## Start DATA EXCERPTS

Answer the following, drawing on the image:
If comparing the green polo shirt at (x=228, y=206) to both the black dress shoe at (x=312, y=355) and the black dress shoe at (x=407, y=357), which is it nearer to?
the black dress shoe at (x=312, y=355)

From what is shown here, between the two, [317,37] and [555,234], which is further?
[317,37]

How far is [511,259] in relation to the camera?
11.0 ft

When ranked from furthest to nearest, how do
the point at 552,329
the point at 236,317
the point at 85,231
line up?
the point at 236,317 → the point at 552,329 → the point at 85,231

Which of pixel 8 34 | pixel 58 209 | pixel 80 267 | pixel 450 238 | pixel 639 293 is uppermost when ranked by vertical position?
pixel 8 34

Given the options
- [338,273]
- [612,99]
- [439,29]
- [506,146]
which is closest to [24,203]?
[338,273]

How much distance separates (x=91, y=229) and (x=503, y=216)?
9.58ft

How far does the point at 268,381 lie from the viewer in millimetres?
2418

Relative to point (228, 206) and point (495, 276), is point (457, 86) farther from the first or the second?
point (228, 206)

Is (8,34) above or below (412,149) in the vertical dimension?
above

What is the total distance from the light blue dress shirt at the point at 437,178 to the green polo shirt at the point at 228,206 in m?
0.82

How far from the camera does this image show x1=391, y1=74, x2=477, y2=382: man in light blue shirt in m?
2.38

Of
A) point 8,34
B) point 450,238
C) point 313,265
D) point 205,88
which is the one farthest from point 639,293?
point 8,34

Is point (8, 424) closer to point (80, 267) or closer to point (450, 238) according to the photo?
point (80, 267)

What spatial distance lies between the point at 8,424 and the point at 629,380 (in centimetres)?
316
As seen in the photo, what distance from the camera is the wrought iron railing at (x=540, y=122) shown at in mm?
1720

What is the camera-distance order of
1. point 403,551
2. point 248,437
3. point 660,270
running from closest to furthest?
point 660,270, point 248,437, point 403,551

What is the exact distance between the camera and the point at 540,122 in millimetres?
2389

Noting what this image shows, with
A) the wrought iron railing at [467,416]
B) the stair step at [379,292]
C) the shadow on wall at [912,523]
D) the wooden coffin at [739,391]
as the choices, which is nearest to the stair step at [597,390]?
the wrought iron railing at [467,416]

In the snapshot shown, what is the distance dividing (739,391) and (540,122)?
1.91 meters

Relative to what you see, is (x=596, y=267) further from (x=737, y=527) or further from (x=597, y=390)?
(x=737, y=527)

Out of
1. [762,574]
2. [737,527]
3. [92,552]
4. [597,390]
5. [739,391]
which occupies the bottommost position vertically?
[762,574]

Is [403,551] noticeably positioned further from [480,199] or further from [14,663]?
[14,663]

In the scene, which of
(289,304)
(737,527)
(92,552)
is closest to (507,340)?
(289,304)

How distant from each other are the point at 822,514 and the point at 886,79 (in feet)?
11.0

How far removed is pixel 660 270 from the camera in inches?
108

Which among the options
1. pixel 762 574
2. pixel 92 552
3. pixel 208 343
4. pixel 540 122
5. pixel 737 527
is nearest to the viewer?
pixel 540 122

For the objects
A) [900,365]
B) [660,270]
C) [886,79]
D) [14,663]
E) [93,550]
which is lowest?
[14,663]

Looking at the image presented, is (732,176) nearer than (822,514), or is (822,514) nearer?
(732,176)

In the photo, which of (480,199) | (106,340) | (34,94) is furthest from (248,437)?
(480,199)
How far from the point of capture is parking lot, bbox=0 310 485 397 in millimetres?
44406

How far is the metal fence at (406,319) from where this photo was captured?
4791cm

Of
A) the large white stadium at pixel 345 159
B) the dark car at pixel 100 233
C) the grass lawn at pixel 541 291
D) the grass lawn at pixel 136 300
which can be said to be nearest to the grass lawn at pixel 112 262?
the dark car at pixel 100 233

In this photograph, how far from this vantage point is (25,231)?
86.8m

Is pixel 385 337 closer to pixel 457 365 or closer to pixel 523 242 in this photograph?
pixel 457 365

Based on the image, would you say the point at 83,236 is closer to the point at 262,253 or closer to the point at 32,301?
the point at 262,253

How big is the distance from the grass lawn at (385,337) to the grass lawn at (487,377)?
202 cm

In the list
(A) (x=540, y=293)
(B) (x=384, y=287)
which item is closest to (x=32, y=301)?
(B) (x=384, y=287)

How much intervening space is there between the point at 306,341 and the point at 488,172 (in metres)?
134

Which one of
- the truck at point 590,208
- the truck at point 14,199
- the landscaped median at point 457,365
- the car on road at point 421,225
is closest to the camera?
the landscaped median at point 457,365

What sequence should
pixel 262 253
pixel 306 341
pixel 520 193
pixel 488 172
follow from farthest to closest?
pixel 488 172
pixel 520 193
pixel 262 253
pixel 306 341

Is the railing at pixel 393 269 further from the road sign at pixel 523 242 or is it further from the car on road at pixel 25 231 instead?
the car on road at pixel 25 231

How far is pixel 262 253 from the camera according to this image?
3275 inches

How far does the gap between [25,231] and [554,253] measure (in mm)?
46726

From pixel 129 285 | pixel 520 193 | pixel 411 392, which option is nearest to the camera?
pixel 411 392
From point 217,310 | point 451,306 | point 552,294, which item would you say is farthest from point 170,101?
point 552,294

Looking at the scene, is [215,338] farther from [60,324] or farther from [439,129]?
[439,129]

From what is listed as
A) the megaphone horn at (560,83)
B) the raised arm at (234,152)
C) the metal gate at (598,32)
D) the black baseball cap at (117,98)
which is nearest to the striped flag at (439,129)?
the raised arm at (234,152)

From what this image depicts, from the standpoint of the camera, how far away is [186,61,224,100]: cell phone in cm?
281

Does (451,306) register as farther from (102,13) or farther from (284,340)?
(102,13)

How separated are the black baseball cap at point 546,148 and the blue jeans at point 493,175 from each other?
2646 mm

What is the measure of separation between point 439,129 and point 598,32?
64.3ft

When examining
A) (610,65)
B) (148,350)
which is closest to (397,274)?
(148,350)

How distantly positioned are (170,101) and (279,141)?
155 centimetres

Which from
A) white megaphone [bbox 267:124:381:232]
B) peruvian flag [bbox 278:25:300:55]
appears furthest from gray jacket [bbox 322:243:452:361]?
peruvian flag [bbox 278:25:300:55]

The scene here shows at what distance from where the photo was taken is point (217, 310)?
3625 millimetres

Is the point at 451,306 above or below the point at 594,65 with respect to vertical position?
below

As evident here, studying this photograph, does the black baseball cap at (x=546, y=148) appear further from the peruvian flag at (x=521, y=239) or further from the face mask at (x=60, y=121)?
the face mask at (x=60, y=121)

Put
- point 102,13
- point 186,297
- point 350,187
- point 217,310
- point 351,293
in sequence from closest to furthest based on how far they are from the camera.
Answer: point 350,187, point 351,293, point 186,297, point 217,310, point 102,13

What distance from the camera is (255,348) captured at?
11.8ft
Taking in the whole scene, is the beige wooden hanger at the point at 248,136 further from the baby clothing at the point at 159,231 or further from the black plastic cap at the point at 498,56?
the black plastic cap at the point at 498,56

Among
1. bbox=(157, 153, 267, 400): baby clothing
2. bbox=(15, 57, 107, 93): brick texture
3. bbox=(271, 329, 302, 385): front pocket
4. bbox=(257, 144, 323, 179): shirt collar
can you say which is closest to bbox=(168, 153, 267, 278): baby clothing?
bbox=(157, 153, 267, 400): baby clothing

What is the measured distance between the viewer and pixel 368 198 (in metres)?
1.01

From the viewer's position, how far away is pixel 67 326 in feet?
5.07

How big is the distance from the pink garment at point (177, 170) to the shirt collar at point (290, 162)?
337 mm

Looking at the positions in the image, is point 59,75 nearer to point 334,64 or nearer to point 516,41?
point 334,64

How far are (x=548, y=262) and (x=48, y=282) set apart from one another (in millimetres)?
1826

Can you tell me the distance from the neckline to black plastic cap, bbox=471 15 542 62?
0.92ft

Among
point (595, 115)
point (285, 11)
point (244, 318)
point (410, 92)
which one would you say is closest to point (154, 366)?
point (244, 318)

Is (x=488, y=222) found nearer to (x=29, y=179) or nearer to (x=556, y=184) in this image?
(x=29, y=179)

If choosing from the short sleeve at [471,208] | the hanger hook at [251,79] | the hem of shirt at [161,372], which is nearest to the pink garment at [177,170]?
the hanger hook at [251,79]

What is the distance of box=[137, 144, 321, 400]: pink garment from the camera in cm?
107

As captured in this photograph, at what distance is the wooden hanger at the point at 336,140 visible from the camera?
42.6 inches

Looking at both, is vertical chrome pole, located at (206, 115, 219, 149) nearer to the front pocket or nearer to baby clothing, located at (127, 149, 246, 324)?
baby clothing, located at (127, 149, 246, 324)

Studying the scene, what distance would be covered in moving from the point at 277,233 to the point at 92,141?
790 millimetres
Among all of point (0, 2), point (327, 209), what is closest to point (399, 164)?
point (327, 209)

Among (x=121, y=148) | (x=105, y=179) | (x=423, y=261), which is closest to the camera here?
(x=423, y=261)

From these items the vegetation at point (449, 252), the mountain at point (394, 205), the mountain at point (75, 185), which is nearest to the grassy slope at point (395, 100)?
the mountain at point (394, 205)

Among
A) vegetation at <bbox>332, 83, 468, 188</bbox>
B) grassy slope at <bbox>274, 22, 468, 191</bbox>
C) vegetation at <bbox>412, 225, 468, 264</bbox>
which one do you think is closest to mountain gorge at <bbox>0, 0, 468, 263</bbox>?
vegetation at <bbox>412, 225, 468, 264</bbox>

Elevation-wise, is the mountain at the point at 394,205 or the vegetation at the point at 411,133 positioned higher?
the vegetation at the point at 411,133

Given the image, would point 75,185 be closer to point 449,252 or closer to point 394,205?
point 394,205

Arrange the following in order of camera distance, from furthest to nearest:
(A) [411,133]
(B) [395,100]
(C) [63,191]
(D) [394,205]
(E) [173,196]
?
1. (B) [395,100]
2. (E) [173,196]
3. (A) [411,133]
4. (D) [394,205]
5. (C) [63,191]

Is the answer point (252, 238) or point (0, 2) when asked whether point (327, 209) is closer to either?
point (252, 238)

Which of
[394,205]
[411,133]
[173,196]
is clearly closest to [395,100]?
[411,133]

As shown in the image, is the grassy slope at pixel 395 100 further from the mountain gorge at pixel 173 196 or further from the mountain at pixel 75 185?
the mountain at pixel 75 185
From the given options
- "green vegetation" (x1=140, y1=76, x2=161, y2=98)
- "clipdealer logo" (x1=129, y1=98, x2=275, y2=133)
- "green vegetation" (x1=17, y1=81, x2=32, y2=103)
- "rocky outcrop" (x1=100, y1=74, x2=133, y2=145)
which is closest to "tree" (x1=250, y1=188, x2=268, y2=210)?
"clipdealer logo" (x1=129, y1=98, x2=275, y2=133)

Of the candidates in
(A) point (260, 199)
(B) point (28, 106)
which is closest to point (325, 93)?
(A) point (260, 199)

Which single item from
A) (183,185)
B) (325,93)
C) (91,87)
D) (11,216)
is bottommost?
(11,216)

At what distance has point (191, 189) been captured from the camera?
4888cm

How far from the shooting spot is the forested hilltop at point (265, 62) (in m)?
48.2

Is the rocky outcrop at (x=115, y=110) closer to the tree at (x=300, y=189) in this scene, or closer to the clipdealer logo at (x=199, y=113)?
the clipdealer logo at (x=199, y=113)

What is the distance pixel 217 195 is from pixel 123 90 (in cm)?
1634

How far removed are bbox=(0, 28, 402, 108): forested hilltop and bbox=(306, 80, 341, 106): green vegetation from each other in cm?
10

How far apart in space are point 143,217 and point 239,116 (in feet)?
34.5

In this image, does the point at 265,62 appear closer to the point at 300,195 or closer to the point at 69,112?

## End DATA EXCERPTS

**TASK DIRECTIONS:** Reproduce verbatim every line of the material, beginning with the line that contains "At what distance has" and continuing through the final line of the material.

**REPLY:**
At what distance has point (191, 189) been captured from the camera?
4888cm

How far from the shooting spot is the forested hilltop at point (265, 62) (in m)?
48.2

Is the rocky outcrop at (x=115, y=110) closer to the tree at (x=300, y=189) in this scene, or closer to the clipdealer logo at (x=199, y=113)?
the clipdealer logo at (x=199, y=113)

What is the distance pixel 217 195 is from pixel 123 90 (in cm)?
1634

How far removed are bbox=(0, 28, 402, 108): forested hilltop and bbox=(306, 80, 341, 106): green vegetation from each other in cm?
10

How far apart in space are point 143,217 and point 239,116 (in feet)?
34.5

In this image, does the point at 265,62 appear closer to the point at 300,195 or closer to the point at 69,112?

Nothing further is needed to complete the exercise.